AI on Forests: making sense on heaps of data
Introduction
As mentioned in the May newsletter, collecting field data from forests is difficult and expensive, so the more information one extracts from it, the better. Depending on the technology, the distance to the canopies and the job specifications, the field output could amount to 40MB to 500MB per hectare surveyed (= 16MB to 200MB per acre). As the output of the field data is the input of all Artificial Intelligence systems, decision makers require any decision support system to be capable of high abstraction capabilities in order to extract the critical variables from which to act upon.
The analysis of forests usually depends on the efficient computation of two kinds of three-dimension elements, and on the ability to correctly separate them: the scenario, which is deemed immutable, and the time varying vegetation.

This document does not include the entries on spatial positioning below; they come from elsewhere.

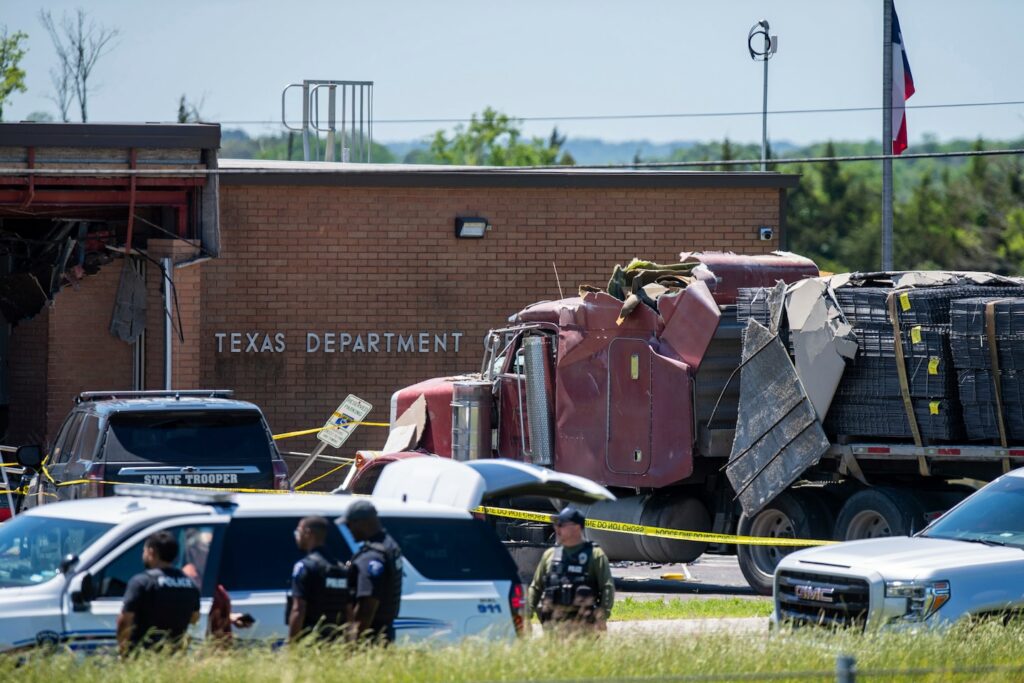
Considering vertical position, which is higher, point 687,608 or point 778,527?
point 778,527

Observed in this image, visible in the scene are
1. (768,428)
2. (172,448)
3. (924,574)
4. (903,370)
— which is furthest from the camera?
(768,428)

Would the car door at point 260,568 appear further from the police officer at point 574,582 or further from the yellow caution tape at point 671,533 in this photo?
the yellow caution tape at point 671,533

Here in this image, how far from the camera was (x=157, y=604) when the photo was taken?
7.21m

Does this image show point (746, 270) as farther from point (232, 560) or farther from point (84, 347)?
point (84, 347)

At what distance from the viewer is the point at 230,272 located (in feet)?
72.2

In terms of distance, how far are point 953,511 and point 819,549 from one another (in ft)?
3.61

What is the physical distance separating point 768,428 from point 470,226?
31.2 feet

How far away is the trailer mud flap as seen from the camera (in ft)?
44.6

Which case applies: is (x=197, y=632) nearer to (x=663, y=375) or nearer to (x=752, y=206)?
(x=663, y=375)

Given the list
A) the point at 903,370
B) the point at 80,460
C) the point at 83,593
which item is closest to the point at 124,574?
the point at 83,593

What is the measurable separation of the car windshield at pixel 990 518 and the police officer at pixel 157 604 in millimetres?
5526

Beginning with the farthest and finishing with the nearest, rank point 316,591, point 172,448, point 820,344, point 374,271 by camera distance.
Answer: point 374,271 < point 820,344 < point 172,448 < point 316,591

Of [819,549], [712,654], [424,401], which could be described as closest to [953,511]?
[819,549]

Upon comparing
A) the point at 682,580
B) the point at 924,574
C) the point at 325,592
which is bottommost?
the point at 682,580
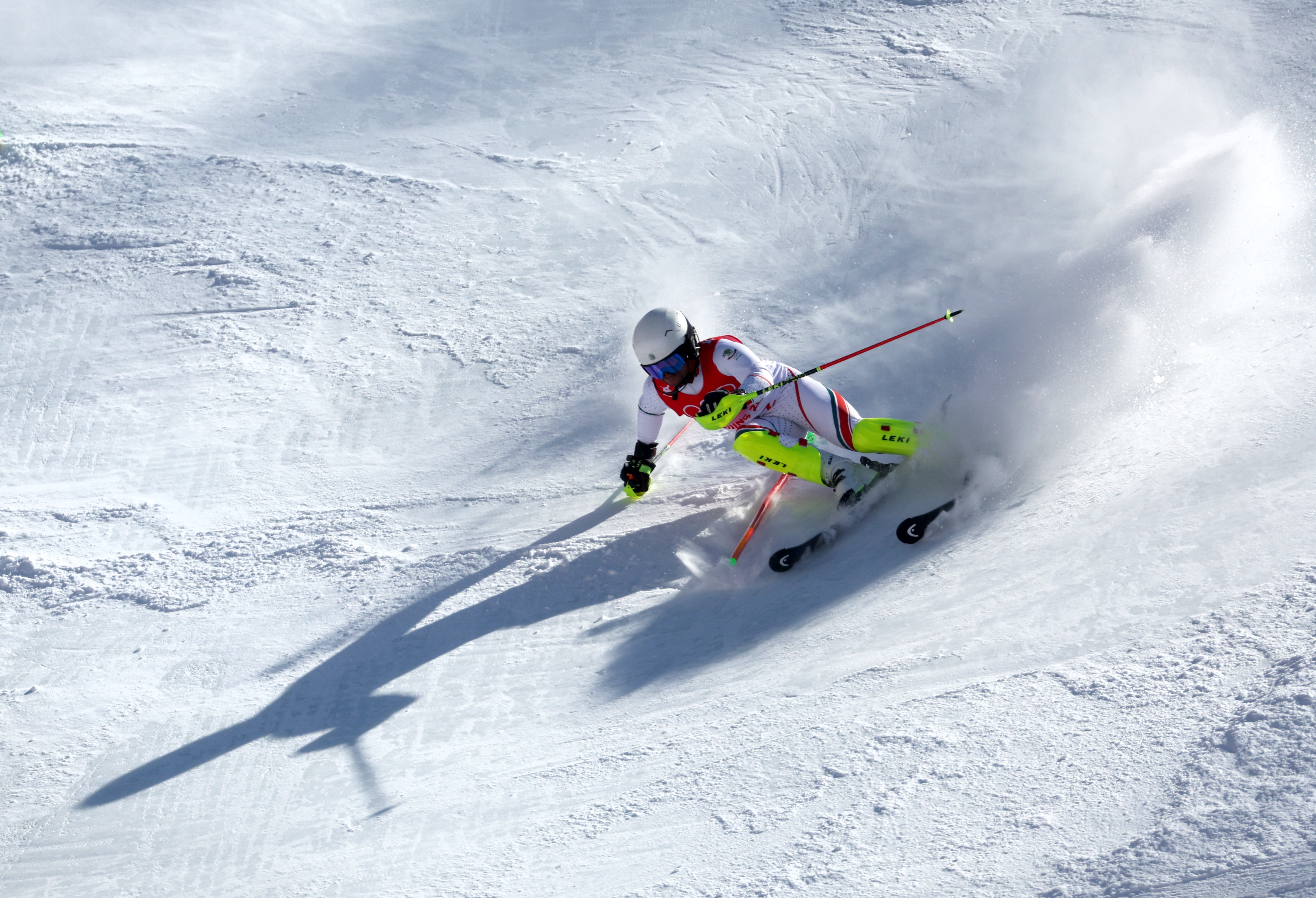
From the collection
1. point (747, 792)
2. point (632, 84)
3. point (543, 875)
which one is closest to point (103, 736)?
point (543, 875)

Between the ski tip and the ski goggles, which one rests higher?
the ski goggles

The scenario is mostly composed of the ground surface but, depending on the context or application it may contain landmarks or features such as overhead lines, railways, roads, canals and aqueducts, constructions or greenhouses, etc.. In many applications, the coordinates of the scenario are roughly known from cartography which does not waiver the need for identifying the features in the scenario, as cartographic data could be outdated or with insufficient accuracy and detail (the width of a road, for instance). Feature extraction from the scenario is thus often a primary requisite: for instance, when measuring forest encroachment along a road it is efficient to localise the road using geographical coordinates from cartography, then to measure distances from trees and branches to the actual envelope of the road, with its turns and variations in width, crossings, roadside facilities, etc.. The scenario and its features may change across the years, yet the main difference is that the system does not follow it as changing “asset” but as a fixed asset that might need an update.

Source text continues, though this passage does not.